Texte intégral
ARRET N°
N° RG 23/00075
N°Portalis DBWA-V-B7H-CLWH
Mme [Z] [L] épouse [I]
C/
M. [C] [F]
COUR D'APPEL DE FORT DE FRANCE
CHAMBRE CIVILE
ARRET DU 12 SEPTEMBRE 2023
Décision déférée à la cour : Jugement du Juge de l'Exécution, près le Tribunal Judiciaire de Fort de France, en date du 17 Janvier 2023, enregistré sous le n° 22/01562 ;
APPELANTE :
Madame [Z] [L] épouse [I]
[Adresse 2]
[Adresse 2]
[Localité 3]
Représentée par Me Isabelle TAVERNY, avocat au barreau de MARTINIQUE
INTIME :
Monsieur [C] [F]
[Adresse 1]
[Adresse 5]
[Localité 4]
Représenté par Me Ghislaine GUY, avocat au barreau de MARTINIQUE
COMPOSITION DE LA COUR :
En application des dispositions des articles 805 et 907 du code de procédure civile, l'affaire a été débattue à l'audience publique du 09 Juin 2023, les avocats ne s'y étant pas opposés, devant Monsieur Thierry PLUMENAIL, Conseiller, chargé du rapport. Ce magistrat a rendu compte dans le délibéré de la cour, composée de :
Présidente : Mme Nathalie RAMAGE, Présidente de Chambre
Assesseur : Mme Claire DONNIZAUX, Conseillère
Assesseur : M. Thierry PLUMENAIL, Conseiller
Greffière, lors des débats : Mme Micheline MAGLOIRE,
Les parties ont été avisées, dans les conditions prévues à l'article 450 du code de procédure civile, de la date du prononcé de l'arrêt fixée au 12 Septembre 2023 ;
ARRÊT : Contradictoire
Prononcé publiquement par mise à disposition au greffe de la cour, les parties en ayant été préalablement avisées dans les conditions prévues au deuxième alinéa de l'article 450 du code de procédure civile.
EXPOSE DU LITIGE
Par acte d'huissier établi le 29 juin 2022 par la SCP Corentin Michel et Marielle Abautret, huissiers de justice associés, M. [C] [F] a fait procéder à une saisie-attribution sur les comptes de Mme [Z] [L] épouse [I] entre les mains du Crédit Mutuel CCM [Localité 3] Centre, pour obtenir le paiement de la somme de 19.697,54 euros, en vertu d'un arrêt rendu par la cour d'appel de Fort de France le 05 février 2019 et d'un arrêt rendu le 24 septembre 2020 par la Cour de cassation. Le 7 juillet 2022, la SCP Corentin Michel et Marielle Abautret a dénoncé à Mme [L] épouse [I] la saisie-attribution pratiquée le 29 juin 2022.
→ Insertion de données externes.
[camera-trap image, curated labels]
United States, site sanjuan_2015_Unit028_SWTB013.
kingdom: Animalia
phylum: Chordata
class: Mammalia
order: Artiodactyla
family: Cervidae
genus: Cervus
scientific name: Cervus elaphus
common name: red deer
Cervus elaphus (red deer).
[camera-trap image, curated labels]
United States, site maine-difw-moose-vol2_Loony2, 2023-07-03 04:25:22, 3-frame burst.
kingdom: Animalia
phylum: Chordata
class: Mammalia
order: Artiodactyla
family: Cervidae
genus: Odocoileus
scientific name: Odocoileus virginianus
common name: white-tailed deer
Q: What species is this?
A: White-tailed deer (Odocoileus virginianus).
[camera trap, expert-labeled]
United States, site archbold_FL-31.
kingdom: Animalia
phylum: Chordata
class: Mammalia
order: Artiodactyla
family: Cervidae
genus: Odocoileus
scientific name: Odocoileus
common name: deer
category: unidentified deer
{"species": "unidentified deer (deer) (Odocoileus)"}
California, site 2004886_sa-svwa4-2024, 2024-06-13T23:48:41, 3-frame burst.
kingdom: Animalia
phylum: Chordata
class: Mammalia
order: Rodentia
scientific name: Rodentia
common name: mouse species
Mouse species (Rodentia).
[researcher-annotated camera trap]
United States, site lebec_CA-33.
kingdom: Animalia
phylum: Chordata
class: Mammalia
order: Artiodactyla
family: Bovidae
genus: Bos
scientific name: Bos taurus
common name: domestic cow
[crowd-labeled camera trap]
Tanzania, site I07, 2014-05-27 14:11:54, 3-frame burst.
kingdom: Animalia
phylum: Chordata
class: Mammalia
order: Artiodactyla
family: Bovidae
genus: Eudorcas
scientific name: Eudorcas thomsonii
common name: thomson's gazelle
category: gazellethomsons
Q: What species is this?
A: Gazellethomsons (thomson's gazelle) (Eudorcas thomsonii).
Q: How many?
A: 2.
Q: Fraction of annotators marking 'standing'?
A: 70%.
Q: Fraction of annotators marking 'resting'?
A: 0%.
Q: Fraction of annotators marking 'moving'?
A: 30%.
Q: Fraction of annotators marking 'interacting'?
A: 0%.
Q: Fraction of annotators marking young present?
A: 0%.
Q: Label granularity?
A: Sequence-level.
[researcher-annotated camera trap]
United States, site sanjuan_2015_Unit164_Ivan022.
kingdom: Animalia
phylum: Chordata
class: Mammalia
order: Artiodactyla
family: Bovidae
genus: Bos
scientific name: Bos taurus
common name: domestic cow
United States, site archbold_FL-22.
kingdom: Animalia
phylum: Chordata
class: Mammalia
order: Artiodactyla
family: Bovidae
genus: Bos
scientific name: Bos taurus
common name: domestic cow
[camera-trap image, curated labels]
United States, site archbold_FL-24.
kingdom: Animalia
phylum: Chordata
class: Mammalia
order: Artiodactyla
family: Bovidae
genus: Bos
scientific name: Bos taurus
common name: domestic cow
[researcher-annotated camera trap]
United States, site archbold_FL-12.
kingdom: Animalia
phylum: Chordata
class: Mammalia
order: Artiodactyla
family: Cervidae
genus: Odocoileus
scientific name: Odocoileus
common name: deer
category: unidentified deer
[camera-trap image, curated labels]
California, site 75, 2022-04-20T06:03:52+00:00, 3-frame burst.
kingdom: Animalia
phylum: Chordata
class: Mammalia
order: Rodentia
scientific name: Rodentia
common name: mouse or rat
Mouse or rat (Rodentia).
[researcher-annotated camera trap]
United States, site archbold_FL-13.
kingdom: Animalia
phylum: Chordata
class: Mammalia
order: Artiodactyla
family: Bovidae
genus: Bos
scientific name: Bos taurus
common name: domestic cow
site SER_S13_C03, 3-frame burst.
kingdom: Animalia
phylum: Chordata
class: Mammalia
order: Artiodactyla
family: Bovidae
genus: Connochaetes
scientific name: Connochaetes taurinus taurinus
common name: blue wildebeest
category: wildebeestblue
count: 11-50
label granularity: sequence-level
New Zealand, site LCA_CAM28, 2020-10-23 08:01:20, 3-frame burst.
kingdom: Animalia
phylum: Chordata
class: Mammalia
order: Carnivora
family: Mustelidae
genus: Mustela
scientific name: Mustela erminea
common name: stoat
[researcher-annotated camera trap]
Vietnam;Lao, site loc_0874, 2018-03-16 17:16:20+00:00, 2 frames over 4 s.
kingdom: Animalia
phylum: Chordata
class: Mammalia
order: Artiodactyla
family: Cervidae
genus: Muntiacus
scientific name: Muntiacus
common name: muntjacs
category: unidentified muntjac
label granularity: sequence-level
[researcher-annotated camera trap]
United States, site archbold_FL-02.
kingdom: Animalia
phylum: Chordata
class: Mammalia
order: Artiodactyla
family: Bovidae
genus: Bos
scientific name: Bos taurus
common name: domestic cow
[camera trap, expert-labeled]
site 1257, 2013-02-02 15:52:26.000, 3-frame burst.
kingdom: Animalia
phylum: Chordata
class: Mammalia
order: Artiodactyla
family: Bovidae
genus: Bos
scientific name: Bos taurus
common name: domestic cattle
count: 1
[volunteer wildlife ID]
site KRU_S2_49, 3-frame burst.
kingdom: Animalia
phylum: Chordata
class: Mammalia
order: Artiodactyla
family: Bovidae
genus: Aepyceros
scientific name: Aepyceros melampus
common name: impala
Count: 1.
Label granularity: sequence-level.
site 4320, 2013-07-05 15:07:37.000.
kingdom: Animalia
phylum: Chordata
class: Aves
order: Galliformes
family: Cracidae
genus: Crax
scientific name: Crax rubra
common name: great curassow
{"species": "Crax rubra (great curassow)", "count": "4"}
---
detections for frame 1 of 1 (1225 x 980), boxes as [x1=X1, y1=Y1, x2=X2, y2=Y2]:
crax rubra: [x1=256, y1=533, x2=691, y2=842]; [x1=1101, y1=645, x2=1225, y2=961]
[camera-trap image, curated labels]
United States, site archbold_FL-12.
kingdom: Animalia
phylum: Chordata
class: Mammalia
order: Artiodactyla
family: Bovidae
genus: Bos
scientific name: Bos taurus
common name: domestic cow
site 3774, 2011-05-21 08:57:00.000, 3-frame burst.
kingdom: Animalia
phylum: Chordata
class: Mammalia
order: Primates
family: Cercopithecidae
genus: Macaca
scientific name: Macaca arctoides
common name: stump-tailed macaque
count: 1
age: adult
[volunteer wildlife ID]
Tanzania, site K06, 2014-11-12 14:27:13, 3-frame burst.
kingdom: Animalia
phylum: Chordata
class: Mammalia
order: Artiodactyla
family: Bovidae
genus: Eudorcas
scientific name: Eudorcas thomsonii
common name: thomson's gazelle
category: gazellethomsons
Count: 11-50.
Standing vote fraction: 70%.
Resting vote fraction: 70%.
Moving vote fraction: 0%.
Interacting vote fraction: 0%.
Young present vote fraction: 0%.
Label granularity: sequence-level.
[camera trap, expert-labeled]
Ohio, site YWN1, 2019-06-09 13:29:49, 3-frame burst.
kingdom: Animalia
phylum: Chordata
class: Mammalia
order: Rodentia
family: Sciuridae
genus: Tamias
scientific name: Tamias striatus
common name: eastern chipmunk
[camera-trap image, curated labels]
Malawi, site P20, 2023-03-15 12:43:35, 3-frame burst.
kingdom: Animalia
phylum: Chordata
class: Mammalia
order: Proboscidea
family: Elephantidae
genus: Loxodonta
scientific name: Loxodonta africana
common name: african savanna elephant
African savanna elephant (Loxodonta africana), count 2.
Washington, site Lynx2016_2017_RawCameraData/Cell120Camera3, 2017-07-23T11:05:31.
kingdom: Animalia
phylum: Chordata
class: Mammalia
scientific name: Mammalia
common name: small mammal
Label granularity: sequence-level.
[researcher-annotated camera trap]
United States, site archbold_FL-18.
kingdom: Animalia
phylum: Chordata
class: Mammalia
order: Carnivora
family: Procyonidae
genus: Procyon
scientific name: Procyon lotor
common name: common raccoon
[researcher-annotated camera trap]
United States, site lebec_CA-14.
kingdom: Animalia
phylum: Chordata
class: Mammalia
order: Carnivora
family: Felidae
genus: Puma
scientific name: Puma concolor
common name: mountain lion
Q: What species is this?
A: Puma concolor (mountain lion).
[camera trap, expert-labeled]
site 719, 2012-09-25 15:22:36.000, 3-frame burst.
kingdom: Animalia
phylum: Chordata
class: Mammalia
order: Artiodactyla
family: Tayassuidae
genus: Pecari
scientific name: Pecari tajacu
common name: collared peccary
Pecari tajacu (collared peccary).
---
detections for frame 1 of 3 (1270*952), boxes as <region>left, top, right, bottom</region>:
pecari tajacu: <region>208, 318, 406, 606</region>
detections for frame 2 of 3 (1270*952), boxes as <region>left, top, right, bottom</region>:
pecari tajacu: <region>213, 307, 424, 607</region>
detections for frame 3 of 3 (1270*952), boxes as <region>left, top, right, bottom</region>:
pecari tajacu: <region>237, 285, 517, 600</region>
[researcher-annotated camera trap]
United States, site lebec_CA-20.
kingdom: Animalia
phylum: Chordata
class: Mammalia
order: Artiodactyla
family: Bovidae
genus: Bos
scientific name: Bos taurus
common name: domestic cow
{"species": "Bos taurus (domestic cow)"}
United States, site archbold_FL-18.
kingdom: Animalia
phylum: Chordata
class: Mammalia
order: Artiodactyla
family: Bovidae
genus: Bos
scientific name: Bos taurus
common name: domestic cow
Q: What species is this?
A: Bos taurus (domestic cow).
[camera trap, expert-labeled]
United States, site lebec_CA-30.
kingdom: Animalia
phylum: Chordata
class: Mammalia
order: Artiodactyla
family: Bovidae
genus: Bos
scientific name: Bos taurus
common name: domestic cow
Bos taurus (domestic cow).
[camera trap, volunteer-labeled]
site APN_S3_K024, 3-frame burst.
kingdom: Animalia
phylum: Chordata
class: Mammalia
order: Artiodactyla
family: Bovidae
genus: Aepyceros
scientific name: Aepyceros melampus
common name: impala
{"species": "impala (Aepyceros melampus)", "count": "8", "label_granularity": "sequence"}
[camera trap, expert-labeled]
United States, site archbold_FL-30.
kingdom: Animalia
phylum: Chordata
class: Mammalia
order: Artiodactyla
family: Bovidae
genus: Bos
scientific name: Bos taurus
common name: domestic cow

Le 8 août 2022, Mme [Z] [L] épouse [I] a assigné M. [C] [F] devant le juge de l'exécution du tribunal judiciaire de [Localité 3] afin de voir :
'' Prononcer l'annulation de la saisie attribution effectuée le 29 juin 2022 sur les comptes bancaires de Mme [Z] [L] épouse [I] ouverts auprès de la Banque Caisse Fédérale du Crédit Mutuel et dénoncée le 7 juillet 2022 par la SCP Corentin MICHEL et Marielle ABAUTRET, huissiers de justice associés, à Mme [I] [Z] ;
' Dire et juger que le procès-verbal de recherches infructueuse dressé le 7 juillet 2022 est nul ;
' Dire et juger qu'il n'est pas rapporté un décompte pour chaque tire exécutoire objet de la saisie attribution du 29 juin 2022;
En conséquent :
' Dire et juger que la saisie attribution est nulle et caduque ;
' Ordonner la mainlevée de ladite saisie attribution ;
' Condamner M. [F] [C] à verser à Mme [Z] [L] épouse [I] la somme de 2 000€ au titre des dispositions de l'article 700 du code de procédure civile, ainsi qu'aux entiers dépens.'
Par jugement du 17 janvier 2023, le juge de l'exécution du
tribunal judiciaire de Fort-de-France a :
' ' Déclaré la demande en contestation de Mme [Z] [L] épouse [I] recevable ;
' Déclaré régulière la saisie-attribution pratiquées le 29 juin 2022 par la SCP MICHEL ET ABAUTRET, Huissiers de justice associés à [Localité 3], à la demande de M. [C] [F], sur les comptes de Mme [Z] [L] épouse [I], entre les mains du CREDIT MUTUEL CCM Fort de France Centre, pour obtenir le paiement de la somme de 19. 697,54 euros en vertu d'un arrêt rendu le 05 février 2019 par la cour d'appel de Fort de France et d'un arrêt rendu le 24 septembre 2020 par la Cour de cassation, à elle dénoncée suivant exploit en date du 7 juillet 2022 ;
' Débouté Mme [Z] [L] épouse [I] de sa demande de nullité et de caducité de ladite saisie-attribution ;
' Débouté Mme [Z] [L] épouse [I] de sa demande de main levée de ladite saisie-attribution ;
'Débouté M. [C] [F] de sa demande de dommages et intérêts ;
' Condamné Mme [Z] [L] épouse [I] à payer à M.[C] [F] la somme de 1 500€ au titre de l'article 700 du code de procédure civile ;
' Débouté Mme [Z] [L] épouse [I] de sa demande fondée sur l'article 700 du code de procédure civile ;
' Condamné Mme [Z] [L] épouse [I] aux dépens.'
Par déclaration enregistrée au greffe de la cour le 10 février 2023, Mme [Z] [I] née [L] a critiqué tous les chefs du jugement rendu le 17 janvier 2023, sauf en ce qu'il a déclaré sa demande en contestation recevable, a débouté M. [C] [F] de sa demande de dommages et intérêts et a condamné Mme [Z] [L] épouse [I] aux dépens.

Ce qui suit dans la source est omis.